MEDICINA

Técnica revolucionária identifica 25 genes ligados à microcefalia

O método é uma adaptação da tecnologia CRISPR, que mereceu o Nobel de Química deste ano, e promete melhorar a identificação e o estudo de genes que causam doenças nos seres humanos, incluindo o autismo

Humberto Rezende
postado em 29/10/2020 15:00
Imagem fluorescente de um organoide cerebral (modelo de cérebro criado em laboratório) usado no estudo -  (crédito: IMBA/Divulgação)
Imagem fluorescente de um organoide cerebral (modelo de cérebro criado em laboratório) usado no estudo - (crédito: IMBA/Divulgação)

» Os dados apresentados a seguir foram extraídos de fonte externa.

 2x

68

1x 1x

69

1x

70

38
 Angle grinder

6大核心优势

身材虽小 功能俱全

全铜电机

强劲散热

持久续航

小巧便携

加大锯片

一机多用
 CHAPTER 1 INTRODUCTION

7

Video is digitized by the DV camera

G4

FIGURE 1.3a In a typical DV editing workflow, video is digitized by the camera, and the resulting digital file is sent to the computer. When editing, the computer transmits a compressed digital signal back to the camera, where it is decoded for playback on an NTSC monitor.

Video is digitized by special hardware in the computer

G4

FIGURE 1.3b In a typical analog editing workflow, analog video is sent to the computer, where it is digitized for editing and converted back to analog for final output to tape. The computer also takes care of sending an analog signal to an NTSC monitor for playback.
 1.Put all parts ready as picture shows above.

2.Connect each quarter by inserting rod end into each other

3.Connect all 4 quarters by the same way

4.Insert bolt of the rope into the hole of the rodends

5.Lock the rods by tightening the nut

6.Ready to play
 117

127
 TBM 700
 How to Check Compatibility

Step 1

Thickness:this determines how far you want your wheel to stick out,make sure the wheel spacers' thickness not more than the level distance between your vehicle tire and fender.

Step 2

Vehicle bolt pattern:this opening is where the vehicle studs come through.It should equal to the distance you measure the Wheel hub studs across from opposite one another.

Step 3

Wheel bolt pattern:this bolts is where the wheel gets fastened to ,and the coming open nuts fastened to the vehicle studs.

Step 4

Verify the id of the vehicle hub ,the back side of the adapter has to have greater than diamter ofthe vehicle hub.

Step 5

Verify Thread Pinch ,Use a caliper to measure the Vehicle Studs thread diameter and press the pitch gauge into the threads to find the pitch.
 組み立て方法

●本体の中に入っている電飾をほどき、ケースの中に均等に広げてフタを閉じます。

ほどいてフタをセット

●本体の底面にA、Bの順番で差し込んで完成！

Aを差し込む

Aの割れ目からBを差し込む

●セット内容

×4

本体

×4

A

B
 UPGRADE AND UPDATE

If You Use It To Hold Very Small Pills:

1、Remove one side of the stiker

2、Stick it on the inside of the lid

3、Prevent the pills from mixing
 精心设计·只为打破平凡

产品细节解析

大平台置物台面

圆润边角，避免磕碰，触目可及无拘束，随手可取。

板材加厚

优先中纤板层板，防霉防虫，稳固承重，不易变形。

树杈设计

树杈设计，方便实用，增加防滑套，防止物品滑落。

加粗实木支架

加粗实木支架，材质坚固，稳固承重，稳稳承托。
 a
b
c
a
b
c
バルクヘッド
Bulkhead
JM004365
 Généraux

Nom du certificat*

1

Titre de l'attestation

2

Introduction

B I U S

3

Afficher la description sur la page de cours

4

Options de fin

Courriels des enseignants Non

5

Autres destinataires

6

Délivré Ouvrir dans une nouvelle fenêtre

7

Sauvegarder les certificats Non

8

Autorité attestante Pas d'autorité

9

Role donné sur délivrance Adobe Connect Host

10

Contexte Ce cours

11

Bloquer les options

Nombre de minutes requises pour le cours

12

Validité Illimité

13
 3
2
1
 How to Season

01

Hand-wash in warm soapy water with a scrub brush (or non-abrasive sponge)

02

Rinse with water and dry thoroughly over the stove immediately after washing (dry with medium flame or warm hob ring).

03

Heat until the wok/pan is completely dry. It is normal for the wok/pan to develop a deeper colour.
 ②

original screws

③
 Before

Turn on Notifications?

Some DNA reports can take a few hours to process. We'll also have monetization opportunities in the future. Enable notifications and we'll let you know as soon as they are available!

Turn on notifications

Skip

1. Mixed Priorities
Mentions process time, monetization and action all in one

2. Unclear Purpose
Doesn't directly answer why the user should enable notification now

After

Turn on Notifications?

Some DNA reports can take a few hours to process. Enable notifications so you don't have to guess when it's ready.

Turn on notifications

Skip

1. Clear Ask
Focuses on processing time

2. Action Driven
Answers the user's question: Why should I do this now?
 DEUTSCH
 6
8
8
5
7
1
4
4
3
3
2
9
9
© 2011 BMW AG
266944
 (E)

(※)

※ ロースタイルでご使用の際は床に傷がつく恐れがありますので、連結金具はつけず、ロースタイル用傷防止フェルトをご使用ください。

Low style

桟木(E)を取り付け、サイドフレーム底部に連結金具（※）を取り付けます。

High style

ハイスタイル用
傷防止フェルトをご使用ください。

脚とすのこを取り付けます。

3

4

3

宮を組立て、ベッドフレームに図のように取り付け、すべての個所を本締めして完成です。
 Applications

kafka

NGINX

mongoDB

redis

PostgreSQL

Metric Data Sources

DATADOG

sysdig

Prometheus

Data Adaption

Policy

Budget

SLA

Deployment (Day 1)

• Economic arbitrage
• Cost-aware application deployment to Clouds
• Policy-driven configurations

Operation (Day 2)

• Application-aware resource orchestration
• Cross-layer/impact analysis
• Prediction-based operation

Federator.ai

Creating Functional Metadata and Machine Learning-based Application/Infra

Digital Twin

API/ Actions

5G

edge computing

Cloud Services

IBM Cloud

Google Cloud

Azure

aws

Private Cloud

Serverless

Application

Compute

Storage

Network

Uma técnica recém-criada na Áustria, que promete revolucionar o estudo de doenças causadas por falhas genéticas, já alcançou seu primeiro resultado: a identificação de 25 genes que parecem ligados à microcefalia, condição na qual fetos se desenvolvem com um cérebro de tamanho reduzido, o que provoca uma série de dificuldades cognitivas e psicomotoras. A microcefalia afeta filhos de mulheres infectadas pelo zika vírus durante a gestação, mas essa não é a única causa da malformação, que surge geralmente por fatores genéticos.

A descrição da novidade e dos novos genes relacionados ao problema foi feita em um artigo publicado nesta quinta-feira (29/10) na revista especializada Science. Os autores são especialistas do Instituto de Biotecnologia Molecular (IMBA), em Viena, que asseguram poder usar a técnica para qualquer problema cuja origem pode ser relacionada a uma falha genética, incluindo o autismo.

Em um comunicado à imprensa, os cientistas do IMBA explicam que muitos dos princípios fundamentais da biologia e quase todos os caminhos que regulam o desenvolvimento de seres vivos foram descobertos com as chamadas telas genéticas, ou seja, o estudo por meio da desativação de genes em insetos como a mosca-das-frutas Drosophila e o verme Caenorhabditis elegans.

Ao desativar determinados genes nessas espécies, os pesquisadores conseguem ver a consequência e, assim, concluir o papel daquele pedaço do DNA no desenvolvimento de um organismo. Foi isso que permitiu, por exemplo, a identificação de genes necessários para a formação de um cérebro, inclusive o humano.
Porém, enquanto esse tipo de abordagem pode ser usado em moscas e vermes, em seres humanos é impossível. E foi para driblar essa dificuldade que os especialistas do instituto austríaco criaram a CRISPR-LICHT, uma união da tecnologia CRISPR-Cas9, que permite a correção de falhas genéticas e rendeu o Prêmio Nobel de Química neste ano, com a análise de códigos de barras genéticos, ou curtas sequências de DNA.

Microcérebros em laboratório

Com a novidade, eles acompanharam a formação de um organoide cerebral (microcérebro cultivado em laboratório) em detalhes minuciosos. "Nós conseguimos determinar o efeito de cada guia de RNA no número de células produzidas durante o crescimento do organoide", afirma Dominik Lindenhofer, um dos autores do estudo.

"Assim, identificamos não só genes causadores da microcefalia como também apontamos um mecanismo específico envolvido no controle do tamanho cerebral", acrescenta outro autor, Christopher Esk.
Até agora, eram conhecidos 27 genes relacionados à microcefalia. Com o CRISPR-LICHT foram encontrados outros 25. A técnica permitirá agora estudar melhor como esses 52 genes atuam no surgimento da malformação. Além disso, outros problemas, sejam no cérebro, sejam em outros órgãos humanos, poderão ser estudados.

"Estamos empolgados em anunciar que agora podemos, de maneira rotineira, realizar telas genéticas em sistemas organoides complexos. O método pode ser aplicado em outros modelos de órgãos e em qualquer doença que afeta a formação de um órgão. É uma abordagem completamente nova, que aponta um potencial futuro incrível, pois pode ser aplicada a qualquer doença cerebral, incluindo o autismo", antecipa outro coautor da pesquisa, Jürgen Knoblich.